A Detailed Study of Distributed Indexed Search Techniques using SOLR
Author(s) -
B Jagadeeswar
Publication year - 2020
Publication title -
international journal of engineering and advanced technology
Language(s) - English
Resource type - Journals
ISSN - 2249-8958
DOI - 10.35940/ijeat.f1369.089620
Subject(s) - computer science , search engine indexing , nosql , scalability , information retrieval , inverted index , joins , database , sql , table (database) , relational database management system , relational database , data mining , programming language
For any web application running on RDBMS databases as the backend, it might be a huge performance impact if a search needs to be performed on a table with millions of rows or if a query needs to be executed which joins multiple tables.
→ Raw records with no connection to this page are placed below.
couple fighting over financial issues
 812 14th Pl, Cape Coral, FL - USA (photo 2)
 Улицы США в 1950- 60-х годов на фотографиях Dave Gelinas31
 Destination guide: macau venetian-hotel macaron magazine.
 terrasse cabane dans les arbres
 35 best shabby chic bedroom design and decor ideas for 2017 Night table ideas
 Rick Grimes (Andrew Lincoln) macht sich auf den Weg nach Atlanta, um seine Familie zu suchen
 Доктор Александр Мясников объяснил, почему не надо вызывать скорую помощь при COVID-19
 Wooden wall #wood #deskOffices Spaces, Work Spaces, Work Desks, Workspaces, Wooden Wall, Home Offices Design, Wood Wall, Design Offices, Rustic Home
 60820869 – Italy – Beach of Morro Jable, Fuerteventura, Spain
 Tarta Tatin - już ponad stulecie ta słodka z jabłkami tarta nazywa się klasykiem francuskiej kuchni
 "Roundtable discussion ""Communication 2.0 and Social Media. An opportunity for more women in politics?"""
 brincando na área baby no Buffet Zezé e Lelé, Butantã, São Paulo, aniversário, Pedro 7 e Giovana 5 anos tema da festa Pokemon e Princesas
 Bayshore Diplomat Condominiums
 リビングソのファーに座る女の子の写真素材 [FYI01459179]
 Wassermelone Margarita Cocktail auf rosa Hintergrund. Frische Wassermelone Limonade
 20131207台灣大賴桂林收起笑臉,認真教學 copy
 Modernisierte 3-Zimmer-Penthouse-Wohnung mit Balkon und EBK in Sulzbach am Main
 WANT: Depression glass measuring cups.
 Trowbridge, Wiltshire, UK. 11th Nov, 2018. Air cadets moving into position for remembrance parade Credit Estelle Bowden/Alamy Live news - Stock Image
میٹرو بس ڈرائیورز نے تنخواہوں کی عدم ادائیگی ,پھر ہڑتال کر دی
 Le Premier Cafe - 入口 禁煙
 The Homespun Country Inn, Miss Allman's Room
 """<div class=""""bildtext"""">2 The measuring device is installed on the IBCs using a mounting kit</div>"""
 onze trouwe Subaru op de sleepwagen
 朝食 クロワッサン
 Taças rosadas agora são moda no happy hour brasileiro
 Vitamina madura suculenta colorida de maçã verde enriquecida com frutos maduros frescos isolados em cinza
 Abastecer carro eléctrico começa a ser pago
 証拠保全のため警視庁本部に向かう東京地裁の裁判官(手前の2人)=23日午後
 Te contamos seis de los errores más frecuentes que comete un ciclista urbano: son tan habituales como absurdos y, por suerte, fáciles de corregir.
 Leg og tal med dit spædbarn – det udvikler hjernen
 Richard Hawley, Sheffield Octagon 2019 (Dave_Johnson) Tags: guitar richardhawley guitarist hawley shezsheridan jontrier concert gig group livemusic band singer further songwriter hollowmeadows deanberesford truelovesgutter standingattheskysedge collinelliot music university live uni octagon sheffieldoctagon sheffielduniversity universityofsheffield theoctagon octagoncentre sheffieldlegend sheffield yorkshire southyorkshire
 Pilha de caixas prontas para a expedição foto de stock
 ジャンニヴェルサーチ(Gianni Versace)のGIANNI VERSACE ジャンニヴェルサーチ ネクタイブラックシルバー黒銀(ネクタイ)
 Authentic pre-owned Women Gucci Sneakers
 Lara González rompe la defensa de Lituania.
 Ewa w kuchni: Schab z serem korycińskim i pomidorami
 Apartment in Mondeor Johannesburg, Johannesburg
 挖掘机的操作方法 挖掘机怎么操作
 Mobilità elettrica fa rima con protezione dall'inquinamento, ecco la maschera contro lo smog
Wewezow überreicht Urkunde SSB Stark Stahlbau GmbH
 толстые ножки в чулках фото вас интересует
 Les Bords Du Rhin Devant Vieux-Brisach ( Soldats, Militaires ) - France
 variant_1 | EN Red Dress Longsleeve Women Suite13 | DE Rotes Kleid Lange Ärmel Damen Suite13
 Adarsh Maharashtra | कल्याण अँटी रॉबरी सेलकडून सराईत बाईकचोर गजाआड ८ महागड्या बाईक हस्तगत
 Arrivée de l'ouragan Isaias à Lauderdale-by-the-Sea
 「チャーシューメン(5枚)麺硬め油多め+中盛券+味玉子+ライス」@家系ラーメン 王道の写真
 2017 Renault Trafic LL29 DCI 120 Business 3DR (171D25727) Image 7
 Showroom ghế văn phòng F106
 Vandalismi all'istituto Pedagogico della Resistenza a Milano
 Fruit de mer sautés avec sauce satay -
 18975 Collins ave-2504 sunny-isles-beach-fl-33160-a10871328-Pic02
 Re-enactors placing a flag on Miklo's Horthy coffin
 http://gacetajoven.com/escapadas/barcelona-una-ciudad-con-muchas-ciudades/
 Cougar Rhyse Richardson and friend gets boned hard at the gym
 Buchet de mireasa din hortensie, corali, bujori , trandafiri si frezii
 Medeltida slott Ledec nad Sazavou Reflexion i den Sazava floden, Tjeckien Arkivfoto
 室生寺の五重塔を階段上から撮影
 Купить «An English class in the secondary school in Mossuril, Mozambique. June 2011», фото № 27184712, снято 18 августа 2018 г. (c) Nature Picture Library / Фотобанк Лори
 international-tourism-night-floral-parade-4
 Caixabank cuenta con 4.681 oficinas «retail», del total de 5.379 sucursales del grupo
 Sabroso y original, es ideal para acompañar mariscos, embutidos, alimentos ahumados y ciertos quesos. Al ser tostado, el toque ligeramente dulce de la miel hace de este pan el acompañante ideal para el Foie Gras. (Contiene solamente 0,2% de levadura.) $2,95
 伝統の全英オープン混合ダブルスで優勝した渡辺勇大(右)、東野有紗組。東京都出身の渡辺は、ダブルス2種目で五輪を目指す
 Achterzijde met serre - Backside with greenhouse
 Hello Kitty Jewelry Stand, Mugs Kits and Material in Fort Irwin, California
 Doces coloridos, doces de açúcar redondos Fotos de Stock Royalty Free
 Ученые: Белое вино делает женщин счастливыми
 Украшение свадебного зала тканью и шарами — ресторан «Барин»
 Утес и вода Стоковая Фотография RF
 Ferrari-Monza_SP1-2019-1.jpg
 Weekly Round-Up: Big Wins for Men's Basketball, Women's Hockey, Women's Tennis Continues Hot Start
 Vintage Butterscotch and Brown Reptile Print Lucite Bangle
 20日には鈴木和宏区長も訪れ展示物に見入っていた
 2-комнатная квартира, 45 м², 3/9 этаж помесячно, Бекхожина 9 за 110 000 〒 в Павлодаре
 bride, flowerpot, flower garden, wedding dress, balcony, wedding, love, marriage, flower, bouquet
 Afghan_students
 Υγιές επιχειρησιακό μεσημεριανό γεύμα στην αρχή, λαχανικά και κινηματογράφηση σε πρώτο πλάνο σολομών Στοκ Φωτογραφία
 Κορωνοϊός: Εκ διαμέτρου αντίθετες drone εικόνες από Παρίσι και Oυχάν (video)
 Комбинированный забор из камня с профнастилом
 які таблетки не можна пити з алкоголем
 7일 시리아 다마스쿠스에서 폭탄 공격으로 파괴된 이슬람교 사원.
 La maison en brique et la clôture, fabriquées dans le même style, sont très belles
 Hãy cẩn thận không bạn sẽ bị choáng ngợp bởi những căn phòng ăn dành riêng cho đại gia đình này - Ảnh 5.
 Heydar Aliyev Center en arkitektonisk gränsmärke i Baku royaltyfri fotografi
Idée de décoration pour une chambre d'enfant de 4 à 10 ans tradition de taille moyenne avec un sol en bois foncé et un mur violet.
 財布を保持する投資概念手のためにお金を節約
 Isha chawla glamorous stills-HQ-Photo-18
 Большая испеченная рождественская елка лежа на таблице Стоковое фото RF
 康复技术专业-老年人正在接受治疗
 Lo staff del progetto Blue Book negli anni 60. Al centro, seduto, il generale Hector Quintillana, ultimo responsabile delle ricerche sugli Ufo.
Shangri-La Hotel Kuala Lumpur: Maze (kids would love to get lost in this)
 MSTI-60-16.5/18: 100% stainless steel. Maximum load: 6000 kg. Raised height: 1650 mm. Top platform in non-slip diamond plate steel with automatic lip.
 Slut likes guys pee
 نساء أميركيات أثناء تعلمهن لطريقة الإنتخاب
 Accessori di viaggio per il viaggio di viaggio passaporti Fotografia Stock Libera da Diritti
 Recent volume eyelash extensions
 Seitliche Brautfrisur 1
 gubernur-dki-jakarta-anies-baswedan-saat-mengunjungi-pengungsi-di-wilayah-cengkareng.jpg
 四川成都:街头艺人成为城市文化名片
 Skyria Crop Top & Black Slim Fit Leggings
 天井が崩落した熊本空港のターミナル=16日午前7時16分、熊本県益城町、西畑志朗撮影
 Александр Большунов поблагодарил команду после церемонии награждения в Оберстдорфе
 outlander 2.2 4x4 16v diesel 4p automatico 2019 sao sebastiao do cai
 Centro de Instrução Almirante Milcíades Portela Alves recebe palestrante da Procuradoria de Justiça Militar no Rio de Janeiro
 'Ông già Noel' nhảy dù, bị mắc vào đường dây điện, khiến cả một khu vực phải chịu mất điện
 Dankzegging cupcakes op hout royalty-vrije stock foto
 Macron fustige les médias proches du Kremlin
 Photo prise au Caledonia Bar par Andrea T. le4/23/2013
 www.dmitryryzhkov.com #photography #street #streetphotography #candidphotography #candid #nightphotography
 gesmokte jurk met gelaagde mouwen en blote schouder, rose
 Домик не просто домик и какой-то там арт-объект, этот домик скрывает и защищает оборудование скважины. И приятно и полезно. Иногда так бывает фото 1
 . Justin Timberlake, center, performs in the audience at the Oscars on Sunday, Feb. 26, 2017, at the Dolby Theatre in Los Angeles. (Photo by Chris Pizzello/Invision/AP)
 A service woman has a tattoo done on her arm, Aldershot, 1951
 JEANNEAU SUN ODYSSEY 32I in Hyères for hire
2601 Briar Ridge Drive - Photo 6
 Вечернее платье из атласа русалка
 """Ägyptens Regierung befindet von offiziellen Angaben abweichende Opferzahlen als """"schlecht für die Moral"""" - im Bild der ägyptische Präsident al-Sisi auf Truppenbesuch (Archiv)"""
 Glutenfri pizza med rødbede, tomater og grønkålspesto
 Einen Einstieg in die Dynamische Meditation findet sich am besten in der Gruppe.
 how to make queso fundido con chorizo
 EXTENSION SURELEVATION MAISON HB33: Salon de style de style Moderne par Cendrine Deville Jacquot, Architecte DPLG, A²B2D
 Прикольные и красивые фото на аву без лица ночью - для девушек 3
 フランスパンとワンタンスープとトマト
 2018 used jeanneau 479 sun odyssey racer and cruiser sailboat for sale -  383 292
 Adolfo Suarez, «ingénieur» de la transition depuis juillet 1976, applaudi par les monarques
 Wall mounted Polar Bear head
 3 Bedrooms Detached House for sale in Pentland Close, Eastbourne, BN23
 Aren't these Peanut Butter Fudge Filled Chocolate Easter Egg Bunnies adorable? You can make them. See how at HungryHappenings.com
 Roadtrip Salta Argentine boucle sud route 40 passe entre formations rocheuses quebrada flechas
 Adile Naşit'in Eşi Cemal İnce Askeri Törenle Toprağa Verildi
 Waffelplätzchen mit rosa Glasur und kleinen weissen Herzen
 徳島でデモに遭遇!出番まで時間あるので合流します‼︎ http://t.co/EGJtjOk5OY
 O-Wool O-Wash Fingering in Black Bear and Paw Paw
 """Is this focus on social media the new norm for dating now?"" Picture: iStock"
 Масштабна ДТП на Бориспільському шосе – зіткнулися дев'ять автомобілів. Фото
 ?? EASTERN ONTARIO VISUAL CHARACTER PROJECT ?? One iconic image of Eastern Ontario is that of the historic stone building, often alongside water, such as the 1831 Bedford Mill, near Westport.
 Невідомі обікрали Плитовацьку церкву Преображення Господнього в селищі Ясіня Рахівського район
In general, such kind of backend services make the website extremely slow. Document based reverse indexing can be a useful solution in these cases. SOLR is a standalone enterprise search server with a REST-like API. It has major features which include powerful full-text search, hit highlighting, faceted search, near real-time indexing, dynamic clustering, database integration, NoSQL features and rich document (e.g., Word, PDF and more) parsing, geospatial search, Security built in. Databases and SOLR have complementary strengths and weaknesses. SQL supports very simple wildcard-based text search with some simple normalization like matching upper case to lowercase. The problem is that these are full table scans. In SOLR all searchable words are stored in an "inverse index based", which searches orders of magnitude faster. However, designing this framework is quite challenging. This paper discusses the techniques that are highly reliable, scalable and fault tolerant which can help in setting up the distributed indexing, replication and load-balanced querying with a centralized configuration.